> **WORK REQUIRED**
Please give the count of lines in the listing underneath that hold "site", leaving out everything else.

> **DATA RECORDS**

********************

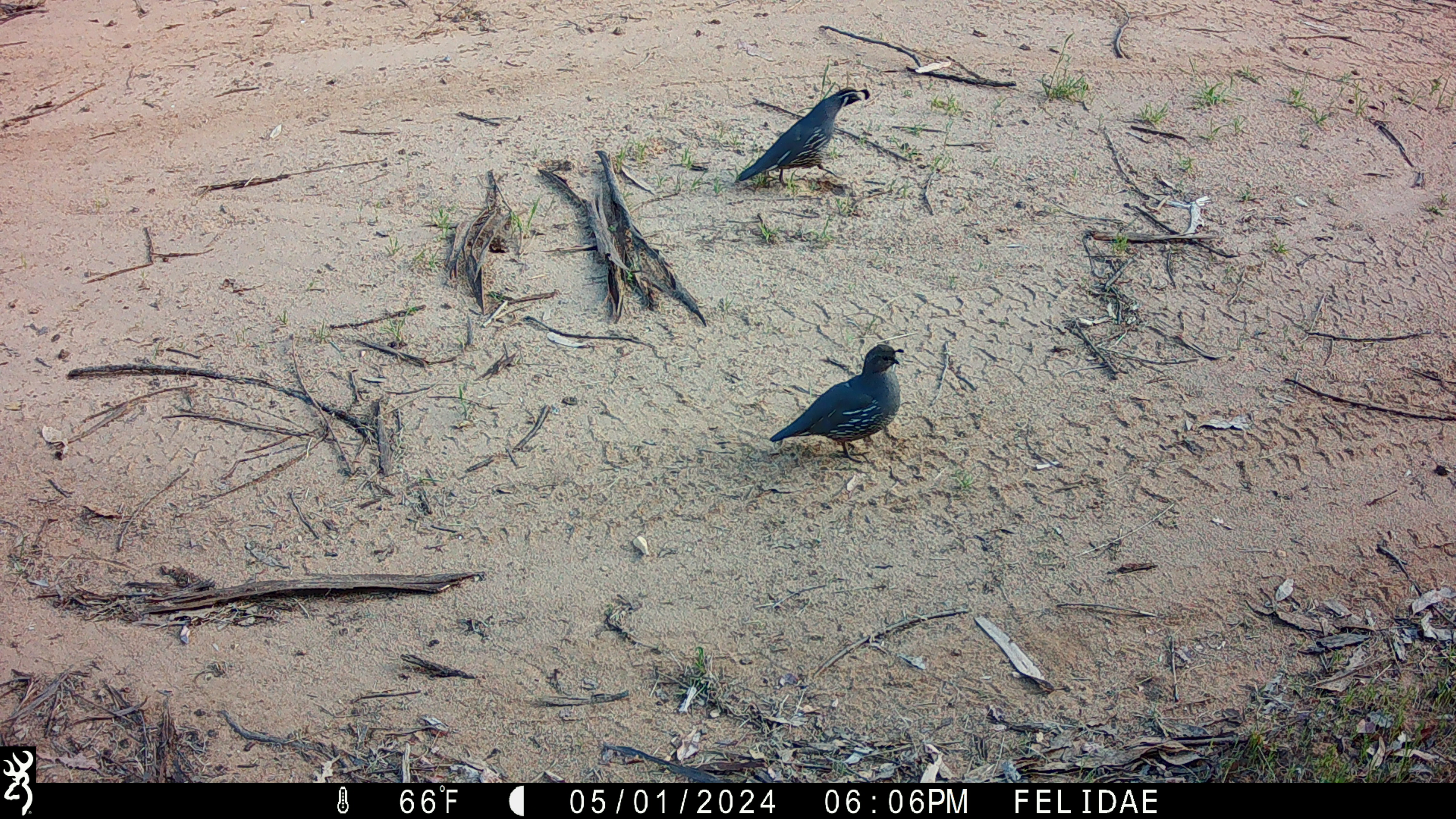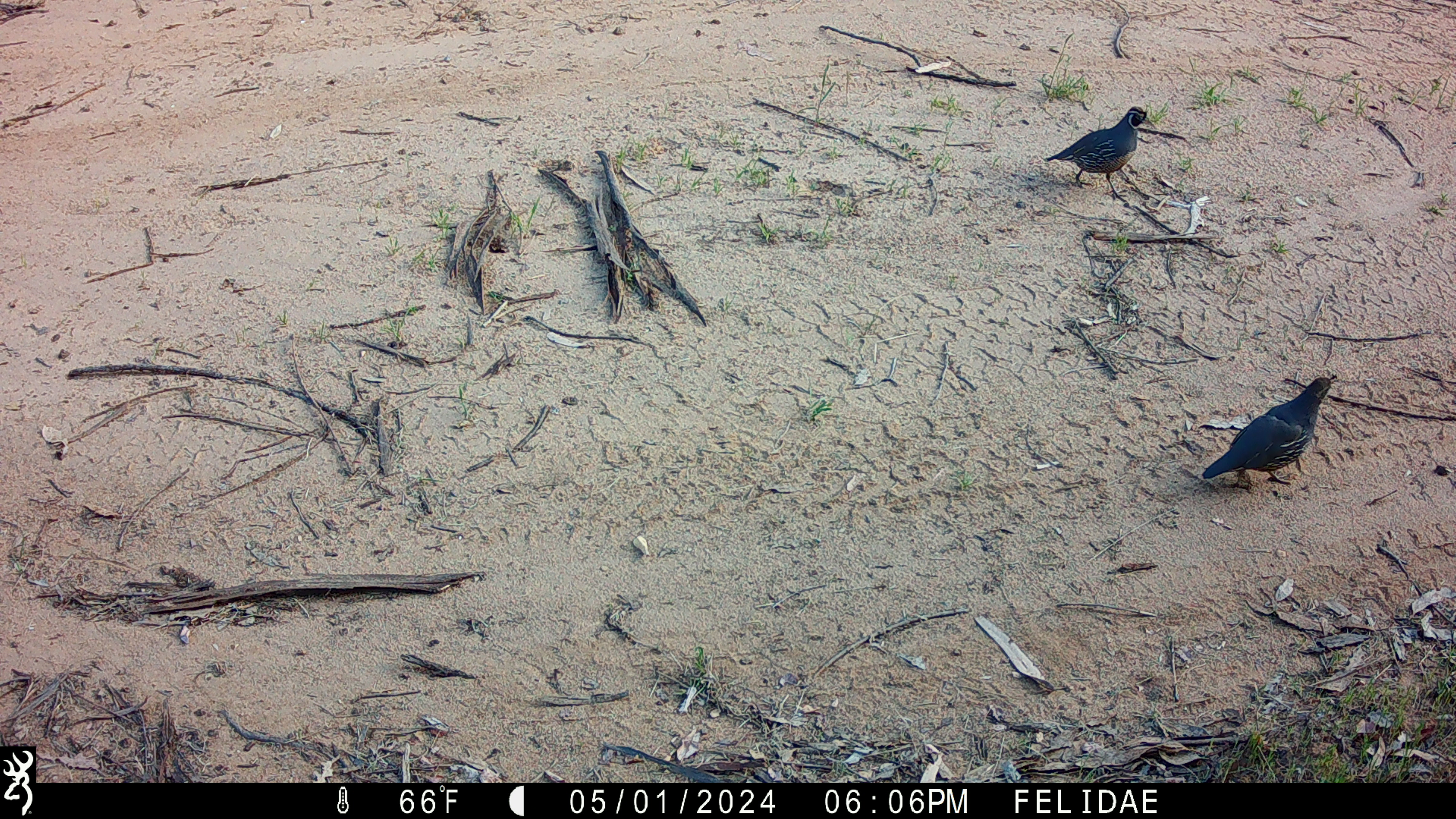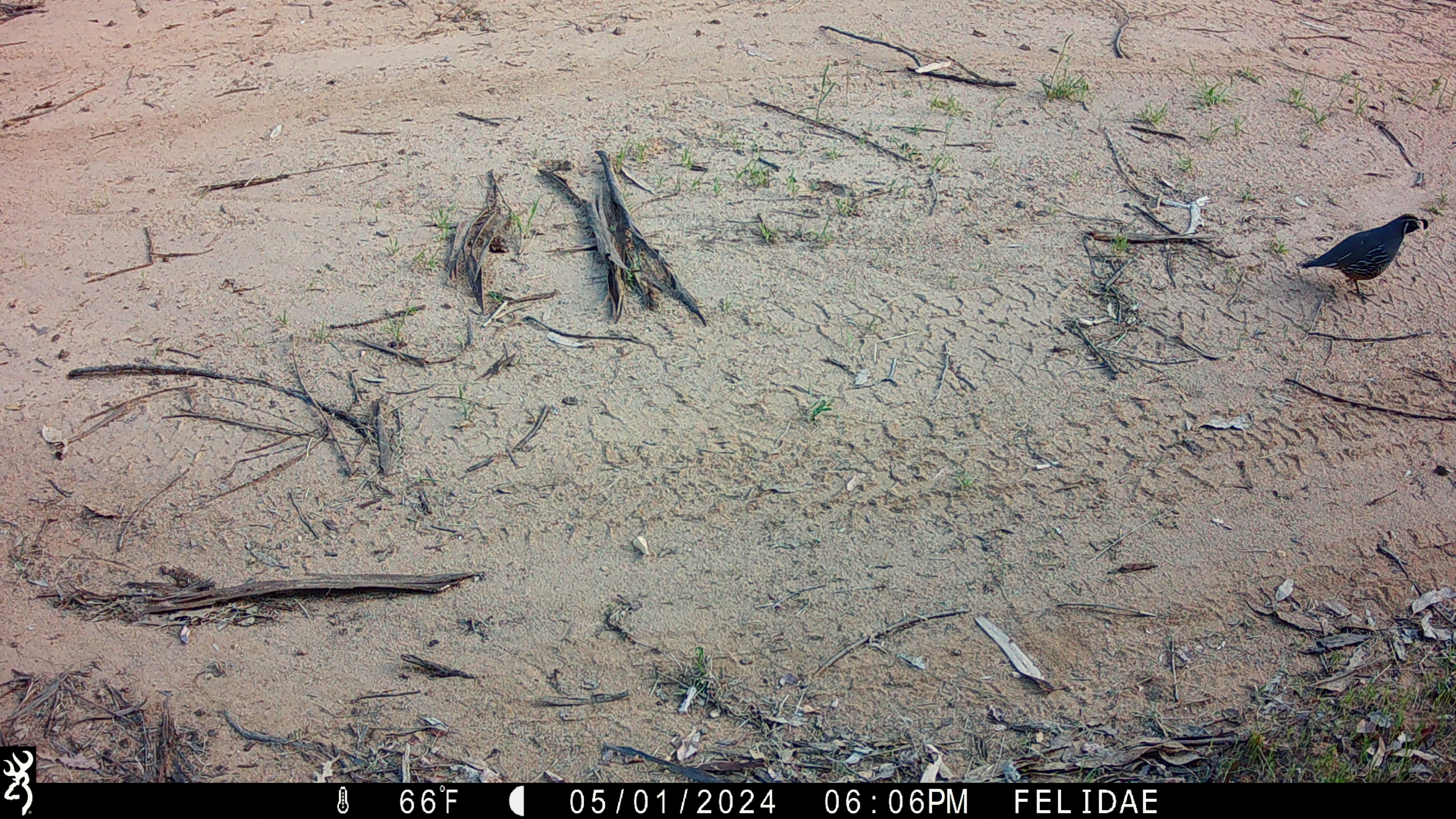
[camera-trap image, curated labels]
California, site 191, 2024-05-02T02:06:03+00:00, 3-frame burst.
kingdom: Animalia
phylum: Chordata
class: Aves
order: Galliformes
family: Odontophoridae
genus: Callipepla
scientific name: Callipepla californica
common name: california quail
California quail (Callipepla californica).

********************

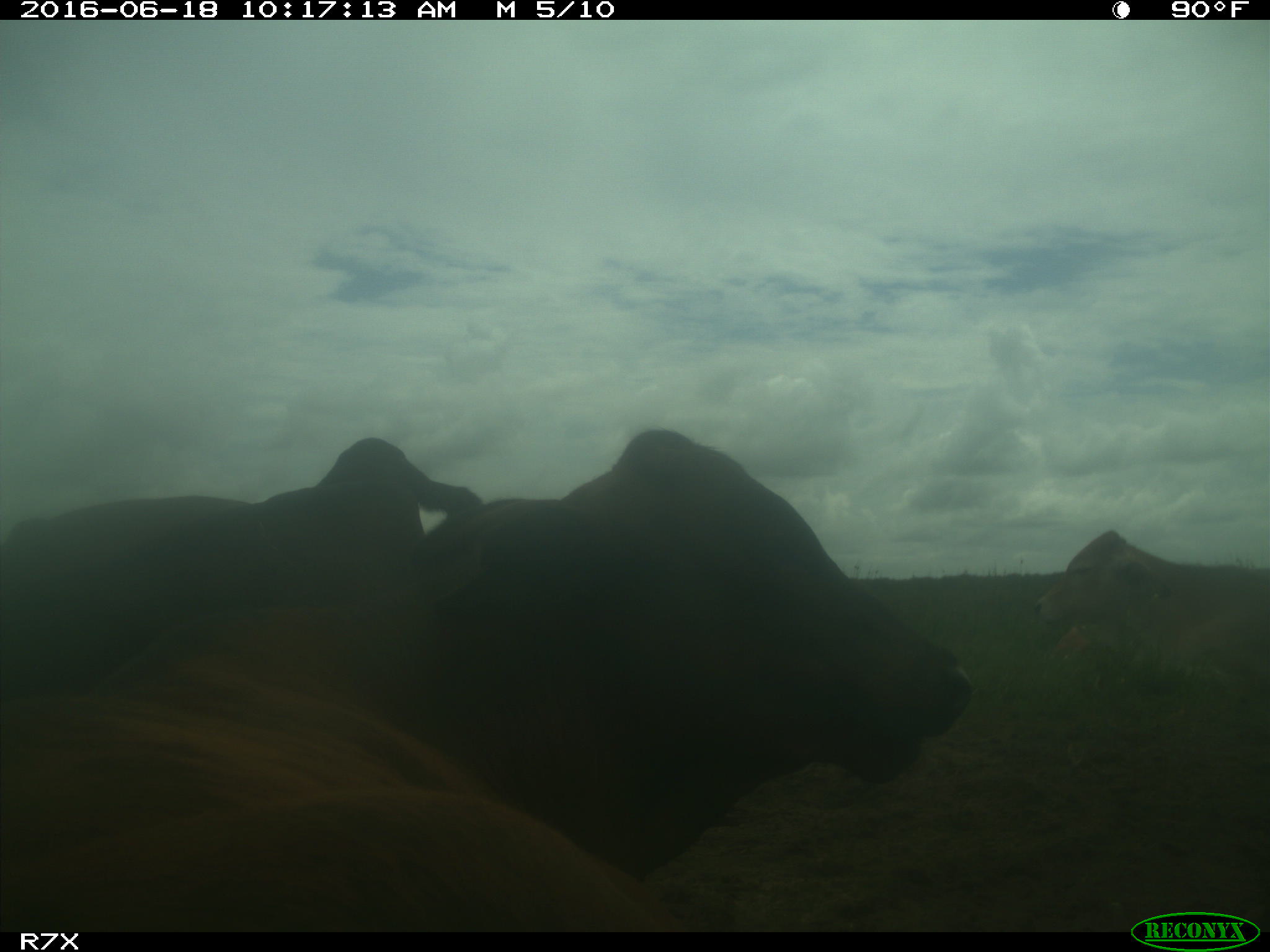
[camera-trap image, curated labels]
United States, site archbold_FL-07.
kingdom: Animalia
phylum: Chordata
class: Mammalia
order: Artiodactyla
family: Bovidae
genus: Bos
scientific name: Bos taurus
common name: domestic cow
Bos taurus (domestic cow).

********************

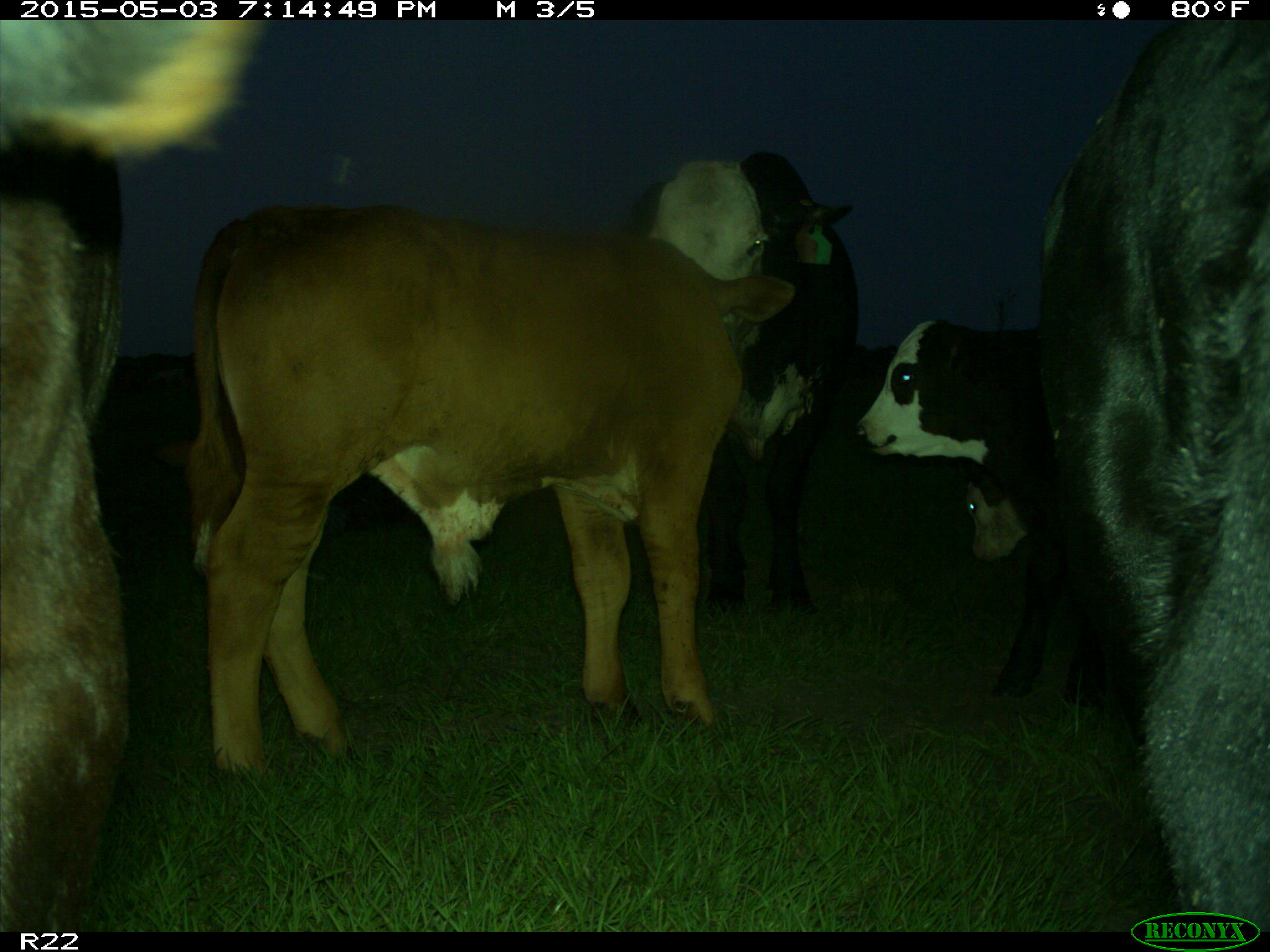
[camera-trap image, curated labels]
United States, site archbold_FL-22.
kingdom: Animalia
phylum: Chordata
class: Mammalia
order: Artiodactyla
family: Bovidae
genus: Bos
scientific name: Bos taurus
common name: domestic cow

********************

> **SOLUTION BELOW**
3